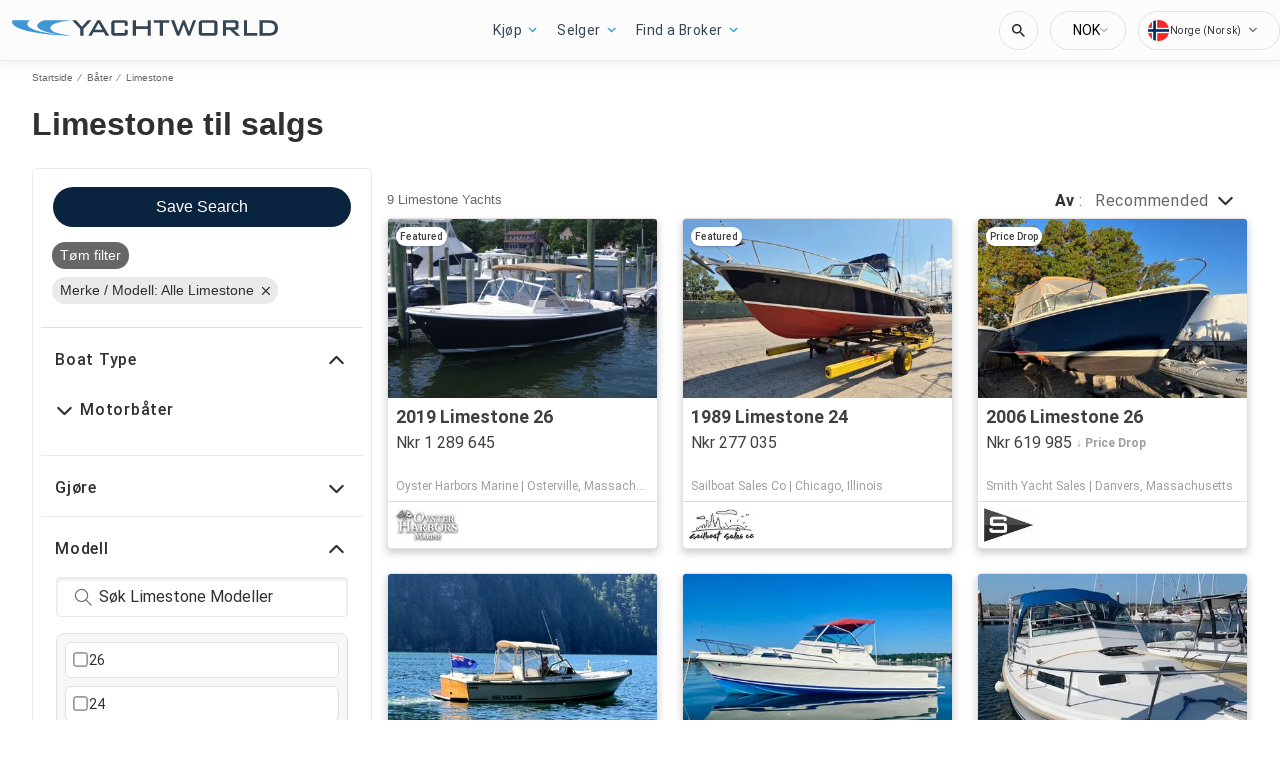

--- FILE ---
content_type: image/svg+xml
request_url: https://no.yachtworld.com/static/media/RightArrow.f18c615c.svg
body_size: -247
content:
<svg xmlns="http://www.w3.org/2000/svg" width="8.73" height="16.136" viewBox="0 0 8.73 16.136">
	<path id="Left_Arrow" fill="none" stroke="#A5A5A5" stroke-width="2" stroke-miterlimit="10" d="M0.7,15.5l6.6-7.4L0.7,0.7"/>
</svg>


--- FILE ---
content_type: text/javascript; charset=utf-8
request_url: https://app.link/_r?sdk=web2.86.5&branch_key=key_test_hqpJ5KtLWEmKFttPfjuuQdaptCn4jyjk&callback=branch_callback__0
body_size: 76
content:
/**/ typeof branch_callback__0 === 'function' && branch_callback__0("1545606584103409993");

- [What is expected] If a line in the entries holds the string "width", copy it.

- [Expected answer]
<svg xmlns="http://www.w3.org/2000/svg" width="8.73" height="16.136" viewBox="0 0 8.73 16.136">
	<path id="Left_Arrow" fill="none" stroke="#A5A5A5" stroke-width="2" stroke-miterlimit="10" d="M0.7,15.5l6.6-7.4L0.7,0.7"/>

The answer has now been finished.